1/6 Critical interpretation of the findings in the Fourier trial for Repatha (PCSK9) as follows:

* LDL-C levels were 60 mg/dL lower in the Repatha group than in the placebo group at the first laboratory examination and thereafter during the study period,

2/6 which would allow investigators to easily guess a patients study group allocation; thus, double blinding could have been compromised.

*The composite end point included measures that were less objective; hence, the accuracy of these measures as used across 49 different

3/6 countries could have been biased, with the exception of mortality. For example, troponin level is known to be elevated after coronary angioplasty, leading to more frequent diagnosis of MI in the placebo group.

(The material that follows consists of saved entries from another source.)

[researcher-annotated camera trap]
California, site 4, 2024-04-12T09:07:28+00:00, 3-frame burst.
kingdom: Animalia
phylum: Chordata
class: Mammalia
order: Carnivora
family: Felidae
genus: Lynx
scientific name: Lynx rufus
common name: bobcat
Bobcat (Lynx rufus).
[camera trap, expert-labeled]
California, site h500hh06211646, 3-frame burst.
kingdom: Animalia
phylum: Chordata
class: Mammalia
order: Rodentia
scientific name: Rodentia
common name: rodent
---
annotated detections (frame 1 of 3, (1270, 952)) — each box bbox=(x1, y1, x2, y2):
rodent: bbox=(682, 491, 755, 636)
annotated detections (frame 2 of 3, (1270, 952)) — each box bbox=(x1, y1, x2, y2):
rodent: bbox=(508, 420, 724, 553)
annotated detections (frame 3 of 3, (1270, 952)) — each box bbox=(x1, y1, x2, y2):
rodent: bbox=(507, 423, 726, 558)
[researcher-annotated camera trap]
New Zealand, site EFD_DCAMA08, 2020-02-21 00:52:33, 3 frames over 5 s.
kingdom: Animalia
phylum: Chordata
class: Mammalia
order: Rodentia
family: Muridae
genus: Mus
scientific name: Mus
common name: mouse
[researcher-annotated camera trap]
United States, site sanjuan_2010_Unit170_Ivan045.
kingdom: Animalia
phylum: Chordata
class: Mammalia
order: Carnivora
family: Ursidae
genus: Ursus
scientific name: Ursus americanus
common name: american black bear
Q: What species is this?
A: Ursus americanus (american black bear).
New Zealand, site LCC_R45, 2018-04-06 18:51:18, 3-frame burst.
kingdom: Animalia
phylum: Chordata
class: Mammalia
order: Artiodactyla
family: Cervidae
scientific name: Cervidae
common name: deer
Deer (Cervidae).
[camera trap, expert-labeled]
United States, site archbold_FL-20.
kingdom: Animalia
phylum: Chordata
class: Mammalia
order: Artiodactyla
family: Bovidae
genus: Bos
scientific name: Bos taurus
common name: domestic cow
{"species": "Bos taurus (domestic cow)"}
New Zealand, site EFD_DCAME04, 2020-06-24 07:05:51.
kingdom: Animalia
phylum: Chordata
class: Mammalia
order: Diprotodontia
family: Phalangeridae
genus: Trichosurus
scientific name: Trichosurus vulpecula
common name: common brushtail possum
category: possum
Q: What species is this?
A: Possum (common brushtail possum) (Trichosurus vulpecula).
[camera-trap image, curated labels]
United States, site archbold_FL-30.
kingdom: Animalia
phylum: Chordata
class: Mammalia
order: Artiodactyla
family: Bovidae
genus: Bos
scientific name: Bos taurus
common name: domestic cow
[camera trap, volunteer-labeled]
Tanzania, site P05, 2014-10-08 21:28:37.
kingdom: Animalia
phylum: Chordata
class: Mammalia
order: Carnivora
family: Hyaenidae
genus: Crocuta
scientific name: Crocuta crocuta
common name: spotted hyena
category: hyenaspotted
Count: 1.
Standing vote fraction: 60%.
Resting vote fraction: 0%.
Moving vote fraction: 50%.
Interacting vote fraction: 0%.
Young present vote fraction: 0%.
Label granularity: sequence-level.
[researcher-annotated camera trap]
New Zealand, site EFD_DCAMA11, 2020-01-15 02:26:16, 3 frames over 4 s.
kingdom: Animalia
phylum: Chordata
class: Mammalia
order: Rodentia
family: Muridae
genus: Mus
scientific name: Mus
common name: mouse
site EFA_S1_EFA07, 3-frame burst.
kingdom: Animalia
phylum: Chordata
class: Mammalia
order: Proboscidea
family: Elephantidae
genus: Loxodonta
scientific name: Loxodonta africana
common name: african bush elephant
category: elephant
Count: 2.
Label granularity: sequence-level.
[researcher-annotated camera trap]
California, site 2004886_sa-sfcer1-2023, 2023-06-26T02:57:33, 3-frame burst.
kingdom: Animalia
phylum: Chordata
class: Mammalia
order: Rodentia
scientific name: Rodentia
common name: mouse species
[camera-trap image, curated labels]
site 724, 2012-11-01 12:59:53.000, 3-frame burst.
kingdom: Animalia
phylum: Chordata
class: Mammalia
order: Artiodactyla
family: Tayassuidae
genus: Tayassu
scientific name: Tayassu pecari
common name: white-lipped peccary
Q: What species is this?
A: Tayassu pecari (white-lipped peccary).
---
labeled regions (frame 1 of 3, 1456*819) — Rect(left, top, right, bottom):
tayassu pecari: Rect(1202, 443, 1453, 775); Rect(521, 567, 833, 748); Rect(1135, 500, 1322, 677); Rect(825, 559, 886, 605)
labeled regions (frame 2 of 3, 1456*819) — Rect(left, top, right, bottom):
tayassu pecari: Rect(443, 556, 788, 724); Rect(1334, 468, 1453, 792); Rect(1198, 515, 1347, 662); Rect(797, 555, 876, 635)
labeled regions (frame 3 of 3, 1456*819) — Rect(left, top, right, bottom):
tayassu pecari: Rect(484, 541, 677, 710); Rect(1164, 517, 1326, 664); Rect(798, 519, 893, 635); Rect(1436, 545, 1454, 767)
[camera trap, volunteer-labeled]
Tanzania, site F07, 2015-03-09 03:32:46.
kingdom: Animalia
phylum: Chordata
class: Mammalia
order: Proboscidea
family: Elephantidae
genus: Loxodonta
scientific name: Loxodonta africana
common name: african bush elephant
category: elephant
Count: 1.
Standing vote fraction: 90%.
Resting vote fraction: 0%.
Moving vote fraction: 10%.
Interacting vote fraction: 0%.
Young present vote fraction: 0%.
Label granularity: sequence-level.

4/6 * The termination of treatment at 2.2 years was premature because the difference in cumulative incidence between the 2 groups is decreasing compared with that in earlier periods.

5/6 * Problematically, ASCVD mortality and all-cause mortality tended to be LOWER in the PLACEBO group.

*There may be serious reporting bias for adverse events in the FOURIER trial. In the many phase II studies of Repatha, infections and neurocognitive events

6/ 6 and injuries were more frequently reported in the PCSK9 inhibitor groups than in the placebo groups; however, these events were not well documented in the FOURIER trial.